Por isso, nobre tio, instantemente suplico a Vossa Graça ver com olhos imparciais meu caso: em vós eu
vejo meu pai, o velho Gaunt redivivo. Permitireis, então, meu pai, que eu fique condenado a viver qual
vagabundo e que as prerrogativas e os direitos do meu nome me sejam arrancados, para esbanjados
serem por uns tantos perdulários mimosos do destino? Então, por que nasci? Se o rei meu primo for o rei
da Inglaterra, é inevitável que duque de Lencastre eu também seja. Tendes um filho: Aumerle, meu
parente muito prezado. Se morrido houvésseis primeiro e ele se visse espezinhado como eu agora, certo
ele teria um pai achado no seu tio Gaunt que as injustiças lhe vingara e à malta imporia respeito. Estou
proibido de reclamar aqui os privilégios que por cartas-patentes me couberam. Meu patrimônio todo foi
vendido e, como os outros bens, mal empregado. Que desejais que eu faça? Sou um vassalo; apelo para a
lei: negam-me juizes. Por isso ora eu reclamo pessoalmente a herança que me toca por direito.
NORTHUMBERLAND ­ Abusaram demais do nobre duque.
ROSS ­ Dependerá de Vossa Graça, apenas, justiça ora fazer-lhe.
WILLOUGHBY ­ Suas rendas enriqueceram muita gente baixa.
YORK ­ Milordes da Inglaterra, ora escutai-me: senti também as injustiças feitas contra meu primo e
procurei saná-las quanto me foi possível.

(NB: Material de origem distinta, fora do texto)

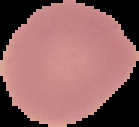

Summary:
  - Malaria status: uninfected
  - Image type: cell region segmented out of the field of view; surrounding area masked to black
  - Image size: 139×127 pixels
  - Preparation: thin blood smear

Mas com armas ameaçadoras vir, desta maneira, ele próprio
cortar o seu pedaço, abrir caminho, assim, fazer justiça por meio injusto... Não; não pode ser! E vós que
fomentais a rebelião, encorajando-o, sois também rebeldes.
NORTHUMBERLAND ­ O nobre duque nos jurou que veio só para reclamar o seu direito. Por
nosso lado, nós também juramos ajudá-lo na empresa. Que não tenha jamais prazer quem se tornar
perjuro.
YORK ­ Bem, bem; já estou enxergando as verdadeiras intenções destas armas. Desfazê-las, não me
é possível, força é confessá-lo, que o meu poder é fraco e me foi tudo deixado em condições mais que
precárias. Mas se eu pudesse ­ pelo céu o juro! ­ vos deteria todos, obrigando-vos a implorar a clemência
do monarca. Mas já que me é impossível, vos declaro que me conservo neutro. E agora, adeus, salvo se
entrar quiserdes no castelo, para ai repousardes esta noite.
BOLINGBROKE ­ Oferta, meu bom tio, que aceitamos. Mas Vossa Graça tem de acompanhar-nos
ao castelo de Bristol, que, segundo nos disseram, se encontra sob o mando de Bagot e de Bushy, com
seus cúmplices, essas pragas nocivas à república que eu jurei extirpar e consumir.
YORK ­ E possível que eu vá: mas dai-me tempo, que violar não me agrada as leis do reino. Amigo
ou inimigo, pouco importa: entrai. Em caso desses, não direi nem ai.